Chegando lá, percebi que todo mundo tinha se conhecido ali, pedi um cigarro pra eles e me juntei pra observar melhor. O paizão que eu estava de olho já puxou assunto comigo se apresentando como policial federal e que era do sul e estava em operação na cidade, tinha uma lata de cerveja na mão e estava bem vermelho do álcool, tinha por volta de 1,80 e aquele barrigão de cerveja delicioso e cheio de pelos, a toalha, estava amarrada na cintura. Do lado dele, tinha um negro, da mesma altura que eu, peludo e malhado, estilho slim, e super espalhafatoso, bem divertido. Papo vai, papo vem, eu já estava me agarrando com o negro, que só estava de sunga, ele se dizia passivo, mas era uma delicia beija-lo e dar uns amassos naquele corpinho, sentir aquele cheiro maravilhoso q ele tinha e dar umas dedanas naquele cuzinho que ele tinha, inclusive sentia ele molhado, o que me dava mais tezão de dedar enquanto beijava ele. Logo isso atiçou o paizão que já não se contentava mais em apenas me olhar e puxar papo.
Logo o paizão, me agarrou e me levou pras cabines no andar de cima, me apalpando e beijando meu pescoço, aquilo já me deixou mole, ele tinha uma pegada bruta, deliciosa. Quando chegamos, ele me jogou com tudo no chão da cabine (era estofado, ainda bem) e já começou a roçar o pau no meu cuzinho. Percebi uma coisa estranha naquele momento, sentia uma coisa muito grande ali atrás, mas logo estava sentindo a língua dele e os dedos dele no meu reto, me deixando louco de tezão, a barba dele estava por fazer, então cada roçada que ele dava na minha pele, era motivo pra me arrepiar todo, sentia todo meu cuzinho babado por ele.

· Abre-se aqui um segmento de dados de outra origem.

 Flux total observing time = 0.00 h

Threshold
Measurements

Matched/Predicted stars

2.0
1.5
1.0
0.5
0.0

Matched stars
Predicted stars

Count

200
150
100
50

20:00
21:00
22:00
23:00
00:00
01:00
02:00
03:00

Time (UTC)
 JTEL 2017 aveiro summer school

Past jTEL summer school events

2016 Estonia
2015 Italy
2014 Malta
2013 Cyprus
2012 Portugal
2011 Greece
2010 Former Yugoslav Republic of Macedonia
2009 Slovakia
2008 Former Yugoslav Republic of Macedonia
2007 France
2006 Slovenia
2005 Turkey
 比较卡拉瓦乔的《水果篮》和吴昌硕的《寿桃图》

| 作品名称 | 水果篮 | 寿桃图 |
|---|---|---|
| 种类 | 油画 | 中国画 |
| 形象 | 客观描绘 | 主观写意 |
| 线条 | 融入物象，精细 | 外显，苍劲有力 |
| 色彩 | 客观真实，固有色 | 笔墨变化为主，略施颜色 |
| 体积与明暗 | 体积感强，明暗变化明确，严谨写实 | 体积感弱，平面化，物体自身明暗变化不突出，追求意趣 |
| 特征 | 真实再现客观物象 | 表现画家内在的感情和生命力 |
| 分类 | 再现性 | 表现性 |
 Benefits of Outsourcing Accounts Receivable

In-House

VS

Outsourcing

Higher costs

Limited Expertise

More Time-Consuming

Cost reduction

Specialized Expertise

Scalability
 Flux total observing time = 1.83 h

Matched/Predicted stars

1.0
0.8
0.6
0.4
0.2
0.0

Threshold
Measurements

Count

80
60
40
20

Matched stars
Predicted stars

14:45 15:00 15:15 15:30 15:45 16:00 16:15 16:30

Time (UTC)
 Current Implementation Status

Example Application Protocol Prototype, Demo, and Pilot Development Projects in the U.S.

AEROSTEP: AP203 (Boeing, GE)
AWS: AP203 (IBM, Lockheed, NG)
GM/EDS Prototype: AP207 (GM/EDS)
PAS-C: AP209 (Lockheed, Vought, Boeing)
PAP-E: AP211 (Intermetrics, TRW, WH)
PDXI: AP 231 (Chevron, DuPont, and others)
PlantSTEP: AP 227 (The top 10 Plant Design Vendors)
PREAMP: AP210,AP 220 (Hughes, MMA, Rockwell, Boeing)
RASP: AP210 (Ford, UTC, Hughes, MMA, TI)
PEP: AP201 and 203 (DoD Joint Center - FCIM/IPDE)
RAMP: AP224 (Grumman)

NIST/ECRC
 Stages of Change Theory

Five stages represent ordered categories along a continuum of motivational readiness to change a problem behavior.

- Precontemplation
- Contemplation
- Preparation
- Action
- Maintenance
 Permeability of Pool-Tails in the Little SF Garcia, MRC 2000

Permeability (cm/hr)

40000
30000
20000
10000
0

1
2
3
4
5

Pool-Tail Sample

Em seguida, veio a surpresa, ele veio pra minha frente e pediu pra eu mama-lo, mas aquilo não era um pau, era um braço, de comprimento e de grossura, tentei enfiar na boca e não entrou nem metade, só conseguia movimentar o pescoço pra frente e pra tras tentando mama-lo, fiquei uns 20 minutos assim, passei a sentir o gosto daquele pau, e sentir o suor da virilha peluda do paizão, cheiro de macho suado e já estava sentindo prazer em mamar aquele cara e conseguindo arrancar alguns suspiros enquanto me masturbava com a mão.
Ele percebeu minha inexperiência (rs) e decidiu tentar me comer, me colocando de quatro pra ele e molhando novamente meu cuzinho com uma bela cusparada, ele ainda falou “vou tirar o cabaço desse cu!”. Na hora fiquei com medo e deixei ele tentar, mas só a cabecinha passou e não entrava mais, por mais que ele cuspisse e tirasse e colocasse. Senti muita dor aquela hora e acabei arregrando, desencaixei e sai da cabine (ele ficou bem puto, tinha adorado chupar ele, mas dar não ia rolar).
Encontrei meu colega de aventura, pegando o número do boy que ele estava ficando e contei o que acontecei. Decidimos ir embora aquele dia, não tinha mais o que fazer lá.
No final da tarde daquele dia, como estava passando o final de semana sozinho em casa, fui ao cinema com o Beto (meu namorado na época e que tinha voltado de viagem naquele dia), jantamos e transamos o resto da noite na casa dele. Não posso negar, apesar de tudo, naquela época só ele sabia apagar meu fogo.